Excerpts from a spatial dataset

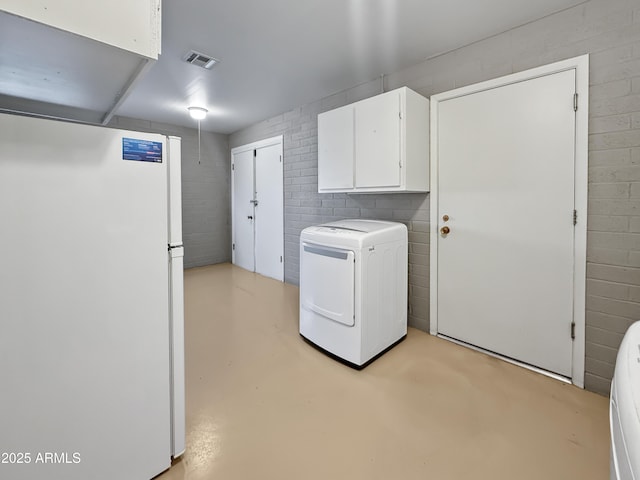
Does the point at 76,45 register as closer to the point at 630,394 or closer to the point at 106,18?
the point at 106,18

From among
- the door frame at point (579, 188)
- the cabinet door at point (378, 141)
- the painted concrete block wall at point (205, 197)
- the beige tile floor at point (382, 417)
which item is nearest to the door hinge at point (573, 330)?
the door frame at point (579, 188)

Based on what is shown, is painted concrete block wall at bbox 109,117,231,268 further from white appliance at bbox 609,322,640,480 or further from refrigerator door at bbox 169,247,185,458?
white appliance at bbox 609,322,640,480

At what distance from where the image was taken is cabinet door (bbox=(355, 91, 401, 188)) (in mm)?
2410

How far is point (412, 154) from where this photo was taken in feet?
8.00

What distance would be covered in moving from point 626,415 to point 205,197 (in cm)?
565

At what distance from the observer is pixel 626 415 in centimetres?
58

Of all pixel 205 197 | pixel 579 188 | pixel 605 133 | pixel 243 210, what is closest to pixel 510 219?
pixel 579 188

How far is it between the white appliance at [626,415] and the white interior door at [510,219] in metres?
1.49

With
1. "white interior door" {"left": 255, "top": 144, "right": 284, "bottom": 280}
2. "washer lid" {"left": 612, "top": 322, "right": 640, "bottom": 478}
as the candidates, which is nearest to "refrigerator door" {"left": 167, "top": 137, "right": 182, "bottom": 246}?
"washer lid" {"left": 612, "top": 322, "right": 640, "bottom": 478}

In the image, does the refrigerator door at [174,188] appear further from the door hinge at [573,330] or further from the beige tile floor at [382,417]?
the door hinge at [573,330]

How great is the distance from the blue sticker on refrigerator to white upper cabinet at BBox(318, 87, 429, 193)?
178 centimetres

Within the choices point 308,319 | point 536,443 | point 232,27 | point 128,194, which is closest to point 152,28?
point 128,194

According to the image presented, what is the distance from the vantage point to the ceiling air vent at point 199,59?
2.54 m

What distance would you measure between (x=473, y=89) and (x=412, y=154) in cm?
67
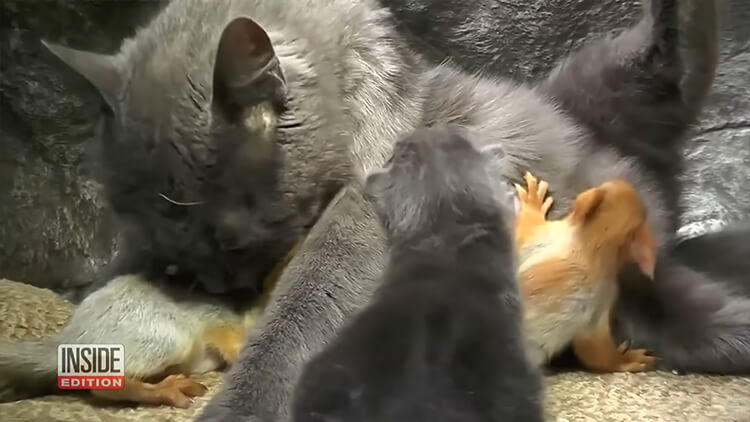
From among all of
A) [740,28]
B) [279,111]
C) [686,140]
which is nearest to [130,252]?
[279,111]

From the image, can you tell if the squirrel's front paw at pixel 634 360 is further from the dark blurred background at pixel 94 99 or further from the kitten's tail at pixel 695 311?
the dark blurred background at pixel 94 99

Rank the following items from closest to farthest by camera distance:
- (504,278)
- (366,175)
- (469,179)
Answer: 1. (504,278)
2. (469,179)
3. (366,175)

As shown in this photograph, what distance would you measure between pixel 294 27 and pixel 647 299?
721 millimetres

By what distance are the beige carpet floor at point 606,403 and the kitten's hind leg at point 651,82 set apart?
47 cm

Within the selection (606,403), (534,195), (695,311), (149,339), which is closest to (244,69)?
(149,339)

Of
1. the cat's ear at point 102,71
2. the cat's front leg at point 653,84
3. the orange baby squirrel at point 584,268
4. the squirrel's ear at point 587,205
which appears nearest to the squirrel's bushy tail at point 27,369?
the cat's ear at point 102,71

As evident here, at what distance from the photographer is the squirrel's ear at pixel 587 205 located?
4.60 feet

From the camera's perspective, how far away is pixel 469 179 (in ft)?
4.36

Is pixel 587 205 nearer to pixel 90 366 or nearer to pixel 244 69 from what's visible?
pixel 244 69

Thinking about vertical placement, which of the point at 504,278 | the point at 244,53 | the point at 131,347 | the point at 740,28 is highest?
the point at 740,28

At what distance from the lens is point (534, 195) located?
1.54 meters

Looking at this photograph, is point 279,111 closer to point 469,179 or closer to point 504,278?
point 469,179

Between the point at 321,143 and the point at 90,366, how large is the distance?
0.48 metres

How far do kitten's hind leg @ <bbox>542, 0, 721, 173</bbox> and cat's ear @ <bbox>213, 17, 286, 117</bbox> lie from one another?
0.62m
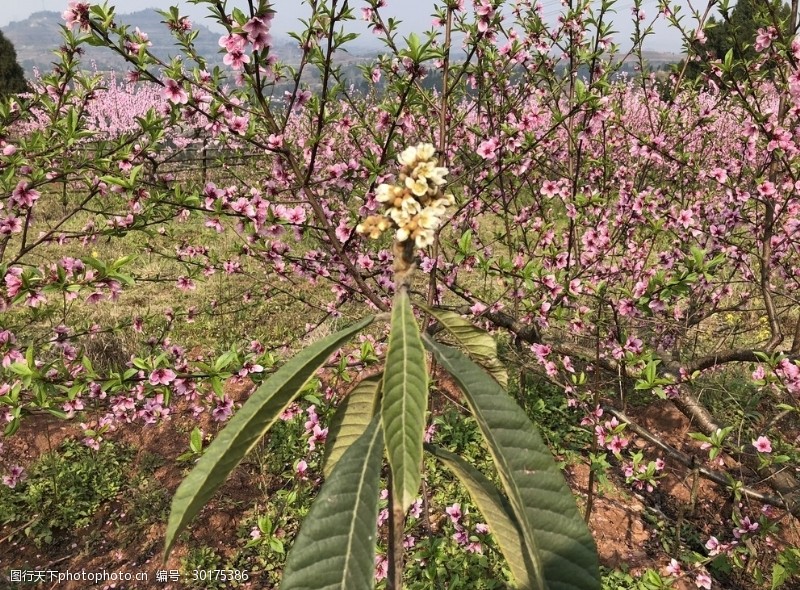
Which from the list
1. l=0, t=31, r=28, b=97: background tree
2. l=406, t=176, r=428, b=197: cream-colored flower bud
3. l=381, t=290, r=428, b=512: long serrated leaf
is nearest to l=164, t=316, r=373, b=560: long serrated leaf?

EXERCISE AIM:
Transcribe all of the material above character for character, omitting the pictures.

COMPLETED TASK:
Does the point at 76,45 register as closer to the point at 630,394 or closer to the point at 106,18?
the point at 106,18

From among
- the door frame at point (579, 188)
- the cabinet door at point (378, 141)
- the painted concrete block wall at point (205, 197)
- the beige tile floor at point (382, 417)
which item is nearest to the door hinge at point (573, 330)?
the door frame at point (579, 188)

Based on what is shown, is painted concrete block wall at bbox 109,117,231,268 further from white appliance at bbox 609,322,640,480 or further from refrigerator door at bbox 169,247,185,458?
white appliance at bbox 609,322,640,480

At what distance from where the image was taken is cabinet door (bbox=(355, 91, 401, 188)) (in mm)?
2410

How far is point (412, 154) from where this photo was taken in feet?
8.00

What distance would be covered in moving from point 626,415 to point 205,197 (in cm)?
565

At what distance from the observer is pixel 626 415 in centimetres?
58

Of all pixel 205 197 | pixel 579 188 | pixel 605 133 | pixel 243 210, what is closest to pixel 510 219?
pixel 579 188

How far is it between the white appliance at [626,415] and the white interior door at [510,219] in metres?
1.49

With
1. "white interior door" {"left": 255, "top": 144, "right": 284, "bottom": 280}
2. "washer lid" {"left": 612, "top": 322, "right": 640, "bottom": 478}
as the candidates, which is nearest to "refrigerator door" {"left": 167, "top": 137, "right": 182, "bottom": 246}?
"washer lid" {"left": 612, "top": 322, "right": 640, "bottom": 478}

In the image, does the refrigerator door at [174,188] appear further from the door hinge at [573,330] or further from the beige tile floor at [382,417]?
the door hinge at [573,330]

How great is the distance from the blue sticker on refrigerator to white upper cabinet at BBox(318, 87, 429, 193)?
178 centimetres

Within the choices point 308,319 | point 536,443 | point 232,27 | point 128,194, which is closest to point 152,28?
point 128,194

According to the image presented, what is the distance from the vantage point to the ceiling air vent at point 199,59?
2.54 m

What distance would you measure between (x=473, y=89) and (x=412, y=154) in cm?
67
From among all of
A) [740,28]
B) [279,111]
C) [686,140]
which is nearest to [130,252]?
[279,111]

From the image, can you tell if the squirrel's front paw at pixel 634 360 is further from the dark blurred background at pixel 94 99 or further from the kitten's tail at pixel 695 311?
the dark blurred background at pixel 94 99

Rank the following items from closest to farthest by camera distance:
- (504,278)
- (366,175)
- (469,179)
Answer: 1. (504,278)
2. (469,179)
3. (366,175)

As shown in this photograph, what distance would you measure between pixel 294 27 and pixel 647 299?
721 millimetres

By what distance are the beige carpet floor at point 606,403 and the kitten's hind leg at point 651,82 set apart?
47 cm

Within the selection (606,403), (534,195), (695,311), (149,339), which is closest to (244,69)?
(149,339)

Of
1. the cat's ear at point 102,71
2. the cat's front leg at point 653,84
3. the orange baby squirrel at point 584,268
4. the squirrel's ear at point 587,205
which appears nearest to the squirrel's bushy tail at point 27,369?
the cat's ear at point 102,71

As evident here, at what distance from the photographer is the squirrel's ear at pixel 587 205 located?
4.60 feet

From the camera's perspective, how far away is pixel 469 179 (in ft)?
4.36

Is pixel 587 205 nearer to pixel 90 366 or nearer to pixel 244 69 from what's visible?
pixel 244 69

Thinking about vertical placement, which of the point at 504,278 | the point at 244,53 | the point at 131,347 | the point at 740,28 is highest?
the point at 740,28

At what distance from the lens is point (534, 195) located?
1.54 meters

Looking at this photograph, is point 279,111 closer to point 469,179 or closer to point 504,278?
point 469,179

Between the point at 321,143 and the point at 90,366, how large is the distance?
0.48 metres

How far do kitten's hind leg @ <bbox>542, 0, 721, 173</bbox> and cat's ear @ <bbox>213, 17, 286, 117</bbox> lie from one another?
0.62m
Which from the list
1. l=0, t=31, r=28, b=97: background tree
2. l=406, t=176, r=428, b=197: cream-colored flower bud
3. l=381, t=290, r=428, b=512: long serrated leaf
is nearest to l=164, t=316, r=373, b=560: long serrated leaf?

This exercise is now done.